_PASSAGE_
■ ■ ■ ■ ■ ■ ■

George denied that the graded tax was at all equivalent to the single tax or that its supporters were committed to any revolutionary proposal. He said it was endorsed by the Allied Boards of Trade, the Real Estate Board and other civic and commercial organizations of high standing in the community. George read telegrams from Thomas J. Keenan, Julian Kennedy and Samuel W. Black to show that the original act had the support of many influential citizens.
"They must be single taxers," remarked Councilman Garland. "Now, Mr. Chairman," said George, "that is an appeal to prejudice. They are trying to frighten you away from the actual question involved."
The committee went into executive session after the hearing. Twelve of the sixteen members were present and they divided six to six, thus keeping the bill from being reported. With the legislative session close to its end, it appeared that the repeal bill would likely die in committee.[40]
Newspaper Editors Come to the Defense
THE Pittsburgh Press was jubilant and on May 18, 1915, in an editorial headed "Graded Tax Repealer Jolted," said:
With the adjournment of the Legislature only two days distant, there appears to be an excellent chance to defeat the graded tax repealer applying to Pittsburgh.... The law is working to the complete satisfaction of everybody except a few real estate speculators who hope to hold idle land until its value is greatly increased by improvements erected on surrounding territory. Everybody endeavoring to gain a big profit in this parasitical manner is naturally opposed to the law and to the principle which it represents; it is nevertheless endorsed by and is clearly in the interest of the vast majority of the public....
To free the city government to some extent from the embarrassment of its own blunders, the Legislature is asked to strike down one of the most progressive and entirely commendable statutes enacted for a generation - a measure whose public benefits are so calculable that the legislative session has developed an overwhelming public sentiment in favor of extending it to apply to third-class cities.
It is probably because the legislative leaders know perfectly well that the public strongly favors the law that the Senate yesterday sent the repealer back to committee.... The indications are that the committee will be its burial place, and if so, it is not amiss to remark that as far as everybody except the land speculators and budget bunglers is concerned, it will die unwept, unhonored and unsung.
But the repealer was reported out of committee under political pressure on the closing day of the legislative session and came before the Senate on the question of final passage. Then ensued a lively debate between Senator Charles H. Kline, then serving as President pro tem of the Senate (later to be twice elected Mayor of Pittsburgh), and Senator Charles J. Magee, a younger brother of William A. Magee.

■ ■ ■ ■ ■ ■ ■

_DIRECTIONS_
- A) Condense the paragraph of the graded tax passage that begins "The committee went into executive session" into a short bulleted list that keeps its main facts.
- B) Continue the graded tax passage from its final sentence, in the same style.
The lines after this point are separate material and unrelated to the graded tax passage.

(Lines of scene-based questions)

■ ■ ■ ■ ■ ■ ■

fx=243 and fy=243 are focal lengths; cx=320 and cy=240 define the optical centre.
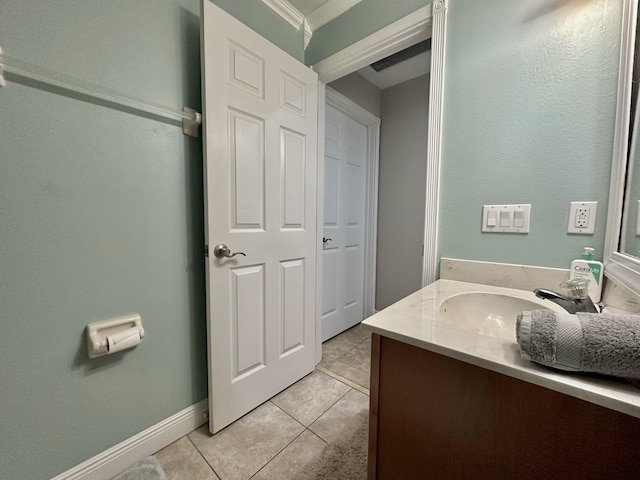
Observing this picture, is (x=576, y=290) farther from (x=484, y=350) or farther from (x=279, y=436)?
(x=279, y=436)

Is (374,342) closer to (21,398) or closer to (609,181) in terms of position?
(609,181)

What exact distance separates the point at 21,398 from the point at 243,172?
Result: 1.11 meters

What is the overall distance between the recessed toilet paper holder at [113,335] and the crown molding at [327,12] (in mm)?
1915

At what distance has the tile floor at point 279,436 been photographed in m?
1.00

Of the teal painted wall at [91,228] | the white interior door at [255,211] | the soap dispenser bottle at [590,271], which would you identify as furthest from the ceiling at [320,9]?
the soap dispenser bottle at [590,271]

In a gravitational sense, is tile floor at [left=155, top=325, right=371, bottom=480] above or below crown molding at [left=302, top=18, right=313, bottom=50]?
below

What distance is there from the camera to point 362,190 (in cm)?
239

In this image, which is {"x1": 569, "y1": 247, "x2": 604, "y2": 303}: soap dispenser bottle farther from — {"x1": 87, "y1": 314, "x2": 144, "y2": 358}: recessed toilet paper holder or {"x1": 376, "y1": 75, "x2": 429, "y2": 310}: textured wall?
{"x1": 87, "y1": 314, "x2": 144, "y2": 358}: recessed toilet paper holder

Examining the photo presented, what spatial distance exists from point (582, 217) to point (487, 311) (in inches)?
18.3

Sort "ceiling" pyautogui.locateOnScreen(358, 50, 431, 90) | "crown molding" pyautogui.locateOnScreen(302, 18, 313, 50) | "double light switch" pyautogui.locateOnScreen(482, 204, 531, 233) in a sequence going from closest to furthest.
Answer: "double light switch" pyautogui.locateOnScreen(482, 204, 531, 233) < "crown molding" pyautogui.locateOnScreen(302, 18, 313, 50) < "ceiling" pyautogui.locateOnScreen(358, 50, 431, 90)

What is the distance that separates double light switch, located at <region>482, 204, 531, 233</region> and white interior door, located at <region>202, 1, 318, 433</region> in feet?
3.06

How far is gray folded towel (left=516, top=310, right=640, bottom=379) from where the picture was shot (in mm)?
364

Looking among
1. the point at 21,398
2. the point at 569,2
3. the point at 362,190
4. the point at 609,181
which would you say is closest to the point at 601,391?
the point at 609,181

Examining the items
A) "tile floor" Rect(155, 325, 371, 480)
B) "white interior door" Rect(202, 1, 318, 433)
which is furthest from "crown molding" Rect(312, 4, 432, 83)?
"tile floor" Rect(155, 325, 371, 480)
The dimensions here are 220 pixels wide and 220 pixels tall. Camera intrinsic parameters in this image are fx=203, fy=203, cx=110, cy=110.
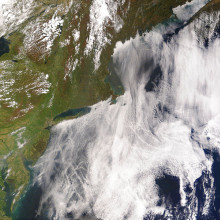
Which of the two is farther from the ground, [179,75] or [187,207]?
[179,75]

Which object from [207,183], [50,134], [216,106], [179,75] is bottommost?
[207,183]

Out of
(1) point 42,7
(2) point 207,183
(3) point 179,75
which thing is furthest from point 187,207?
(1) point 42,7

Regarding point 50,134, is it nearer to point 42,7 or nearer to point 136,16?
point 42,7

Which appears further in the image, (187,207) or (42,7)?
(42,7)

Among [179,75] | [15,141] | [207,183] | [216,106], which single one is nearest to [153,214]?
[207,183]

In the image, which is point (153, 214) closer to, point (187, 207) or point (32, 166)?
point (187, 207)

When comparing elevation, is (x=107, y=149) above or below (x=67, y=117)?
below

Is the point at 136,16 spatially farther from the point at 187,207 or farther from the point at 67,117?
the point at 187,207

■ ■ ■ ■ ■ ■ ■

_RESPONSES PER TASK_
- A)
- The committee held an executive session after the hearing.
- Twelve of its sixteen members attended.
- The vote split six to six, so the bill was not reported.
- Because the legislative session was nearly over, the repeal bill seemed likely to die in committee.

- B)
One of the major arguments advanced for the repeal in this debate was that the City of Pittsburgh was losing and would continue to lose much potential revenue through the lower tax rate on buildings, though, as a matter of fact, there had been no loss of revenue; it was merely a matter of shifting some of the burden from one source to another, there being no tax rate limitation to hinder this process. Though Senator Kline had voted for the graded tax in 1913 at the instance of Mayor Magee, with the change of administration in Pittsburgh he was now the chief spokesman for the forces of Mayor Armstrong and led the attack in strongly critical terms. Senator Magee made a spirited defense and cited many advantages of the new tax plan. But the debate was chiefly for the record, and perhaps for its possible influence on the Governor. Probably few votes were changed by it. The bill passed the Senate on May 20, 1915, by a vote of 33 to 12. Of the six Senators from Allegheny County, three voted for and three against, an even division, indicating that the graded tax was not without strong local support in the Senate. Those against the repealer were Senators Magee, Moore and McKee, and those voting for were Senators Kline, Burke and Semmens.[41]
The following morning, the Pittsburgh Post published a strong editorial entitled "Not a Square Deal," protesting the action of the Legislature.[42]
Ralph E. Smith, prominent single tax Democrat (later to be Postmaster of Pittsburgh), wrote a news dispatch for The Public, May 28, 1915, under the headline "Bad Work of a Gang-Controlled Legislature." He said that
Senator Magee made a strenuous fight and would have been successful had not the state organization demanded the passage of the bill as a proper recognition of Mayor Armstrong as the party leader in Pittsburgh. But we are not defeated. Governor Brumbaugh is intelligent, fearless and honest. We expect him to veto the repealer.[43]
The repeal could not become effective without the Governor's signature. In this instance it was not forthcoming. The friends of the graded tax took their case to the Governor. Much credit is due Governor Brumbaugh, for without his aid in this crisis the Pittsburgh graded tax might have had a very short history. In his veto message the Governor said:
This repealer is opposed by the largest group of protestants that have been heard on any bill. It is advocated by those in charge of the fiscal policy of one of the two cities concerned.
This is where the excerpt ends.